How we frame

Lauren Rankin wrote about abortion rights as a “not just women” issue at Truthout in July 2013.

The subhead, by Rankin or an editor, puts it this way:

The “War on Women” isn’t just a war on women. Trans men and gender-non-conforming people are losing their rights too, and we need to rework how we frame these “women’s issues.”

The war on women is in fact just a war on women; that’s merely tautological. Saying there’s a war on women isn’t saying there is no war on anyone else. Saying there’s a war on women isn’t saying there is no war on trans men and gender-nonconforming people. I think when people start telling us we should rework how we frame women’s issues, with women’s issues in scare quotes…we need to be skeptical.

Trans people have their own issues. I don’t see why we need to stop talking about women in order to talk about trans issues. I don’t see why we can’t do both.

The last month has been particularly brutal for abortion rights activists and women’s health advocates, as state after state has proposed and/or passed various bills that restrict abortion access and undermine abortion care. In response, there has been a re-energized reproductive rights movement, with many across the nation stating that they “Stand With Texas Women” or “Stand With North Carolina Women.” But in this response, abortion rights activists have overlooked and dismissed a very important reality: Not everyone who has an abortion is a woman.

But everyone who has an abortion does have a female reproductive system. The trans men and gender nonconformists who need abortions are oppressed by misogyny and sexism and the system that controls female reproductive systems in exactly the way that women are, and for the same reasons. They didn’t ask to have that reproductive system, but then neither did anyone else. The social arrangements that demand the right to control those systems really don’t give a fuck how anyone identifies, they just want to maintain their lock on the baby factories.
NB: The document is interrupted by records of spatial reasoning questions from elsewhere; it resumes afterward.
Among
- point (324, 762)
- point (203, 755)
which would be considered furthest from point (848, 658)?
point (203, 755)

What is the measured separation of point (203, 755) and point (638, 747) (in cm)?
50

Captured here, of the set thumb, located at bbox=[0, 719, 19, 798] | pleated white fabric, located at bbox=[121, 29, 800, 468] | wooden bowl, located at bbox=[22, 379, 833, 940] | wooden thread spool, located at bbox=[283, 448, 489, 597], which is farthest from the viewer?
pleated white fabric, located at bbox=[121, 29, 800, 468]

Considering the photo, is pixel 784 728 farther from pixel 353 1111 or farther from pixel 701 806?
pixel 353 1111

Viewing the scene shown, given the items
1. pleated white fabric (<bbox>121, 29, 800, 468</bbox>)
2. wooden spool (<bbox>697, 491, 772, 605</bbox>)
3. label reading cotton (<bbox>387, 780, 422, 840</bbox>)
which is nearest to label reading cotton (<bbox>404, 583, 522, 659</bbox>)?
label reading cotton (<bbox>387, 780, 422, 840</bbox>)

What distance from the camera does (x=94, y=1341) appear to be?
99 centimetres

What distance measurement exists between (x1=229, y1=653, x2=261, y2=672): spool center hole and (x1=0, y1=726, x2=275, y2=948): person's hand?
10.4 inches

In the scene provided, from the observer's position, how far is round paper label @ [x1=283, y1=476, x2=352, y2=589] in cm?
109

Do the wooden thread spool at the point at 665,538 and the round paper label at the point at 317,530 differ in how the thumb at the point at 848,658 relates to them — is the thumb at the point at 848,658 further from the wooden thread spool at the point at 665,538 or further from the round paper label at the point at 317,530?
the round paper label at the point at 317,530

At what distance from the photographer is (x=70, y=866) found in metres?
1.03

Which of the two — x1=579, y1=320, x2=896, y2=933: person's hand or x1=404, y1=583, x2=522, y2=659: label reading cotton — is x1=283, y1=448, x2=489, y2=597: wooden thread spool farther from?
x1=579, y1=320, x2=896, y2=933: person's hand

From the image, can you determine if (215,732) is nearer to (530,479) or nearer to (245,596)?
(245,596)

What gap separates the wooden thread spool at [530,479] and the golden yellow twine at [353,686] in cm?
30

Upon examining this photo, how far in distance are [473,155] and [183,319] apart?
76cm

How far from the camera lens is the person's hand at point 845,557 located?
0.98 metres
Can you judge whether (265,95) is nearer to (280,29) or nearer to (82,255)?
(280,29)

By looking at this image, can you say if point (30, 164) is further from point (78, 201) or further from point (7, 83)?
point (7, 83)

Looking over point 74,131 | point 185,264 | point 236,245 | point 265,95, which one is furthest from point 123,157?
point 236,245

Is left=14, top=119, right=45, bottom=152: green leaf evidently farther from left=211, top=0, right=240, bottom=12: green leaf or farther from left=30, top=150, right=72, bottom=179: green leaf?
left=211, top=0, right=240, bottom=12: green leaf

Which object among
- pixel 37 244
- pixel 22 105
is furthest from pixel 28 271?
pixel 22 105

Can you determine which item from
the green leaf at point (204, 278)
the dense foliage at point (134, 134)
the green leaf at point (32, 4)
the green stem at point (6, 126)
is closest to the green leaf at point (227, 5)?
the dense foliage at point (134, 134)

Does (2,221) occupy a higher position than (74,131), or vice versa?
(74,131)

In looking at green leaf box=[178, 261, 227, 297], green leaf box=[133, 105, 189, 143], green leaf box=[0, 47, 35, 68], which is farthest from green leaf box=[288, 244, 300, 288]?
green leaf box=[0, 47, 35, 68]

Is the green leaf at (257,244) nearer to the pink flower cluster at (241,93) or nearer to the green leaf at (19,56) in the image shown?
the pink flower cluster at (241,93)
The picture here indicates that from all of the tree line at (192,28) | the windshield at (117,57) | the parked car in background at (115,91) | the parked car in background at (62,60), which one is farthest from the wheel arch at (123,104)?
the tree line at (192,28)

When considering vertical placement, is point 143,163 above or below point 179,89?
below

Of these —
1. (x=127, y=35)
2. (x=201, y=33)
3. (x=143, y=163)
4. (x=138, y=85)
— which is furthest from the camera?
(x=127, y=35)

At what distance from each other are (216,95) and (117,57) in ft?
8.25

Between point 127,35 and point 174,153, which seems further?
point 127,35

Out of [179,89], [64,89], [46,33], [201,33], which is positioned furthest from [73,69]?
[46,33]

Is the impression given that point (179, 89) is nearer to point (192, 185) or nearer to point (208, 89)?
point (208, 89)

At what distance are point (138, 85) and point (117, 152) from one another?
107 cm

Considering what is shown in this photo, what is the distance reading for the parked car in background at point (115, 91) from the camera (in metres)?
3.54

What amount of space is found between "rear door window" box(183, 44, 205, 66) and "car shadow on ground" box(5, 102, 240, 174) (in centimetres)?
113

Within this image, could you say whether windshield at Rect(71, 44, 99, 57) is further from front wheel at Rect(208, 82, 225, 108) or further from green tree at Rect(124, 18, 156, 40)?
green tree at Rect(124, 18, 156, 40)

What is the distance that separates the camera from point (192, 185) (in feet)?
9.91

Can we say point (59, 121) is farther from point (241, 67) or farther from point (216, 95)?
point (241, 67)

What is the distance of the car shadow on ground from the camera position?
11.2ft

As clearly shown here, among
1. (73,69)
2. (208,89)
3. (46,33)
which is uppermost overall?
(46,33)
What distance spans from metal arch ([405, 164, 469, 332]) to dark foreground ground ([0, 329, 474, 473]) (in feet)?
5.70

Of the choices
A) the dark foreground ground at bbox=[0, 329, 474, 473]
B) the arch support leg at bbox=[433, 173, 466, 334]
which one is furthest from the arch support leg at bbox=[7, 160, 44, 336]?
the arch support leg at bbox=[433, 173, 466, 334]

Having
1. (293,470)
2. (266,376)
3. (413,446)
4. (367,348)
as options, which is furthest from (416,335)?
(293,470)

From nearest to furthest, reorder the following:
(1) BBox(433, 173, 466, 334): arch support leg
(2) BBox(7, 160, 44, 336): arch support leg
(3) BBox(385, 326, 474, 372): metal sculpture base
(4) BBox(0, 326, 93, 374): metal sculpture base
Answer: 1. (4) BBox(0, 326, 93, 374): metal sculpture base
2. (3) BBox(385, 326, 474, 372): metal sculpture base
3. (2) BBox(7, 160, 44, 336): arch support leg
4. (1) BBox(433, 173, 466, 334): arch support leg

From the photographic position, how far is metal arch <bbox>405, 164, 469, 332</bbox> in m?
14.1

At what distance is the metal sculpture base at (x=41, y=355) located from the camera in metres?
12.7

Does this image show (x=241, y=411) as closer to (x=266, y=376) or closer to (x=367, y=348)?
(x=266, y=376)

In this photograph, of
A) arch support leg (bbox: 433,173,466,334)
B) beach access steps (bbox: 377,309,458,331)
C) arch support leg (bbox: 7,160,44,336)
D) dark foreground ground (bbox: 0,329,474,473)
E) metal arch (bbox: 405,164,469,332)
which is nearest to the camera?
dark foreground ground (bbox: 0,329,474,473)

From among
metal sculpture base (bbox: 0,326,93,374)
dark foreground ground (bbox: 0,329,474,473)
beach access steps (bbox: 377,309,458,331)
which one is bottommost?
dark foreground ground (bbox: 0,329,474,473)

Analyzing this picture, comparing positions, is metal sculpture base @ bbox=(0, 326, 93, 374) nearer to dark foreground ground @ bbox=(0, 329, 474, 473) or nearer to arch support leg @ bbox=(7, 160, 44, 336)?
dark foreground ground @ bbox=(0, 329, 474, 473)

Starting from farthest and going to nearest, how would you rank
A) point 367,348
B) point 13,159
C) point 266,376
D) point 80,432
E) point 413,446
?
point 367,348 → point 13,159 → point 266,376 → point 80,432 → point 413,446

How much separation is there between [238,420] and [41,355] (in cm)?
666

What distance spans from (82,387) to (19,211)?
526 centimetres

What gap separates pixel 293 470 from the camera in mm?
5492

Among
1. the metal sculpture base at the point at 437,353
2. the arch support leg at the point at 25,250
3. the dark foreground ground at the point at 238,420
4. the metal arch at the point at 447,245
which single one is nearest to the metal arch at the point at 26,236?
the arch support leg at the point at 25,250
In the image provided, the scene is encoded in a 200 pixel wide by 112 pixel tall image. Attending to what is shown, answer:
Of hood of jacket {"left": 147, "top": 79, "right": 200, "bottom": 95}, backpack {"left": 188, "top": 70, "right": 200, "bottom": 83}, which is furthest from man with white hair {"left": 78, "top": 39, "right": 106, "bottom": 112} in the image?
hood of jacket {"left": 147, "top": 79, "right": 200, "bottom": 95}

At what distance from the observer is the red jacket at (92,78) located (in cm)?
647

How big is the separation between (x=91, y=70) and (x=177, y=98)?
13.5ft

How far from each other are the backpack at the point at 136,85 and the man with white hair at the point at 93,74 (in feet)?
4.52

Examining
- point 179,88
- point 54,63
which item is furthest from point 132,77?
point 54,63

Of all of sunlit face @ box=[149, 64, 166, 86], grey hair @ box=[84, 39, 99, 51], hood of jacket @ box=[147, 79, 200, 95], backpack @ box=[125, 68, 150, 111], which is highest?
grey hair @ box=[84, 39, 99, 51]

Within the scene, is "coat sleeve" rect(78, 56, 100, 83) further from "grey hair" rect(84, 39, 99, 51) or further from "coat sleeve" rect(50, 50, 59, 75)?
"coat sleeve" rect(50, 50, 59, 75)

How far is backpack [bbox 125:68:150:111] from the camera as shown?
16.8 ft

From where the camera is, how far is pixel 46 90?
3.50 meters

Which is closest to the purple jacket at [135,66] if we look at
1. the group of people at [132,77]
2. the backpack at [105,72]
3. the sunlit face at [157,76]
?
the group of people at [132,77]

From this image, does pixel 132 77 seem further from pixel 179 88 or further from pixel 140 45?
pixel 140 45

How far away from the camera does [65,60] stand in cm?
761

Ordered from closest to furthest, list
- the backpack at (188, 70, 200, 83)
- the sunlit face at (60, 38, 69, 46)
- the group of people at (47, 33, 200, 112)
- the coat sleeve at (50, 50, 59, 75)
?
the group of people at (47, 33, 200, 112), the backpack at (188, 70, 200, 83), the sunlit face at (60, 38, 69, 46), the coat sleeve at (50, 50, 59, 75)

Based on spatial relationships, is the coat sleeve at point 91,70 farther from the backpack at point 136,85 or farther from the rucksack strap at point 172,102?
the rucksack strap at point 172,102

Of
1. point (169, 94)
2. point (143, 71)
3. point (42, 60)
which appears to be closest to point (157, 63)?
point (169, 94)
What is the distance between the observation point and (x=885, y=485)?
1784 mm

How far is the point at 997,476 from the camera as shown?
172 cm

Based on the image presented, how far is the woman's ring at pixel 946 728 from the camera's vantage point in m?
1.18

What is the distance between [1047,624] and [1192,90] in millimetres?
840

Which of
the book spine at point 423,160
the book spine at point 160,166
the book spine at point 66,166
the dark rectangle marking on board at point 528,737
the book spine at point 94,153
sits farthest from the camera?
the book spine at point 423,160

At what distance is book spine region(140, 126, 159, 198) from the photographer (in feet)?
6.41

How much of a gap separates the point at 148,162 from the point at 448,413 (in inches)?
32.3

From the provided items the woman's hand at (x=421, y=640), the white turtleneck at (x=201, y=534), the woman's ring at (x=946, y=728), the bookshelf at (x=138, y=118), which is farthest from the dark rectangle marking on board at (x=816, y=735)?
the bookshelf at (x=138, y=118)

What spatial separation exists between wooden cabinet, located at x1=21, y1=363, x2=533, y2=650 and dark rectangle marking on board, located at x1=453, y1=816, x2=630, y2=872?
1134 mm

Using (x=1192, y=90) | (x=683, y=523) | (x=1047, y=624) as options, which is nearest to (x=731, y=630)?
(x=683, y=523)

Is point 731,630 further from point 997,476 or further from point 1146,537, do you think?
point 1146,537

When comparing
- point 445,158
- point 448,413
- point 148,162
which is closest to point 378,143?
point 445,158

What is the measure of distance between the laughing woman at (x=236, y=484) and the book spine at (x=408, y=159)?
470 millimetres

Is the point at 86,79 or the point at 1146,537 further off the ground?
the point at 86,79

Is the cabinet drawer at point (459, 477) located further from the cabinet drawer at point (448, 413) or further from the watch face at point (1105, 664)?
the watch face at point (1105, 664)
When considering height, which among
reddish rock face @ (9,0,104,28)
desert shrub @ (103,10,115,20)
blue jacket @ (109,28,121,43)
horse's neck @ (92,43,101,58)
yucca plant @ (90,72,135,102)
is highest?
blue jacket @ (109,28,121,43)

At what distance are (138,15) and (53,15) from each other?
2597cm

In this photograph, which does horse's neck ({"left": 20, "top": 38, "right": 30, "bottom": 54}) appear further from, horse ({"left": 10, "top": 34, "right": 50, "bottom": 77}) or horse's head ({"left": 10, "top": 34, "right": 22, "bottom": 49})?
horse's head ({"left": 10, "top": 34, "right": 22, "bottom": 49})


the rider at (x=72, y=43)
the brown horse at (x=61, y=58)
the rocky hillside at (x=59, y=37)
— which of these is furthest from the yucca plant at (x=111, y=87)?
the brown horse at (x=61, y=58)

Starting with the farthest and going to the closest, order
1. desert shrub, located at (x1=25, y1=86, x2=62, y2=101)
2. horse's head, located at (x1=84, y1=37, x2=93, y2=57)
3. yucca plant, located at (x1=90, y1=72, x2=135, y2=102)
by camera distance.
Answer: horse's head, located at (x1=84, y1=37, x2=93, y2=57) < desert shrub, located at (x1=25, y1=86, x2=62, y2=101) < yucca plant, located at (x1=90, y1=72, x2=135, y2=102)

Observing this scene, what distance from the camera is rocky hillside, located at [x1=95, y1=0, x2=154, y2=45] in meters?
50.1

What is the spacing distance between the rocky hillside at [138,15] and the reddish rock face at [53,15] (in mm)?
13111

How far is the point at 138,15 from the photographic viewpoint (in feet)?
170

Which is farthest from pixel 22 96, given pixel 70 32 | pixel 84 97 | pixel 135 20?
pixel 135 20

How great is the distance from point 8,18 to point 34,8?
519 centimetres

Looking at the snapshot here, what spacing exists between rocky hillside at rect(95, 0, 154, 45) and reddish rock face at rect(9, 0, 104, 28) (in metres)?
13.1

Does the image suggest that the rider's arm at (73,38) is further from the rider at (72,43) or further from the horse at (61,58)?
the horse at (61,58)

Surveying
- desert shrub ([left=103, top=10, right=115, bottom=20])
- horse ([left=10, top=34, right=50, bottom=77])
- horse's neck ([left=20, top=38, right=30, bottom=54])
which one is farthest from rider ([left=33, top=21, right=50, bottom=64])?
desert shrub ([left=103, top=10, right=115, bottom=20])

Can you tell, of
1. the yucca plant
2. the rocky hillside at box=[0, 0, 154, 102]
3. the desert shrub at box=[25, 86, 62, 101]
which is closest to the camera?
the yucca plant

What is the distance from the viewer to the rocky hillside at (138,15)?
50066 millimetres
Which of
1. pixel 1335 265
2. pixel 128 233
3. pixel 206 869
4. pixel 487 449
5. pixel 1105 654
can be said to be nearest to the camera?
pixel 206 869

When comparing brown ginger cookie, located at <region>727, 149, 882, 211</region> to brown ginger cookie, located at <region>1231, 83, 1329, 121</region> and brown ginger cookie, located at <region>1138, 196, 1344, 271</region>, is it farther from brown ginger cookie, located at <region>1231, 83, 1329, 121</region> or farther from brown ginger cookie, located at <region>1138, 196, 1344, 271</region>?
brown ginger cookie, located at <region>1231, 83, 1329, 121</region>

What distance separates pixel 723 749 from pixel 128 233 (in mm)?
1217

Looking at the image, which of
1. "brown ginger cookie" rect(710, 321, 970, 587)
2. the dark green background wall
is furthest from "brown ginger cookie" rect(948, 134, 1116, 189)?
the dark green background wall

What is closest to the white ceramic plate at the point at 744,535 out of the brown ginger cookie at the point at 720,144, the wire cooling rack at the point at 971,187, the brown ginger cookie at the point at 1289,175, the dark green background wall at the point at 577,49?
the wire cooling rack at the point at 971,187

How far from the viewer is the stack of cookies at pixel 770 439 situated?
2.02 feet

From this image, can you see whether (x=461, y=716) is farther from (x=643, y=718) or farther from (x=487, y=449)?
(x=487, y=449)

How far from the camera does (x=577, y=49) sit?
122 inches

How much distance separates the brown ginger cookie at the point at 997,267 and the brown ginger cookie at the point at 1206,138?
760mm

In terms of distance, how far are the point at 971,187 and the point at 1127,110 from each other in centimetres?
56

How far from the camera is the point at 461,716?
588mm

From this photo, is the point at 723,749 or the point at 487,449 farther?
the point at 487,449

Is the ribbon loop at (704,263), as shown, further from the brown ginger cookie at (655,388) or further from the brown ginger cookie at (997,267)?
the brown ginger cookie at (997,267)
Abortion is so often framed as a women’s issue by both those who advocate for abortion rights and those who seek to dismiss abortion as frivolous. And for abortion rights, a movement that took root in the late 1960s and early 1970s, this makes sense. Prior to a deeper understanding and problematizing of gender and the way that it works, in our social construction, only women had abortions because only women could get pregnant. But in 2013, we should know better, and we need to do better.

But it isn’t better. Trans men are harmed by misogyny too. It doesn’t help them to try to obscure the fact that attacks on abortion rights are highly political in a particular way – a sexist way, a misogynist way, an anti-women way. A trans man who needs an abortion is caught in a system that was organized to thwart women’s autonomy. If we start to obscure that fact, we start to lose the accumulated energy and power that feminism has painfully worked to gain over the past few decades.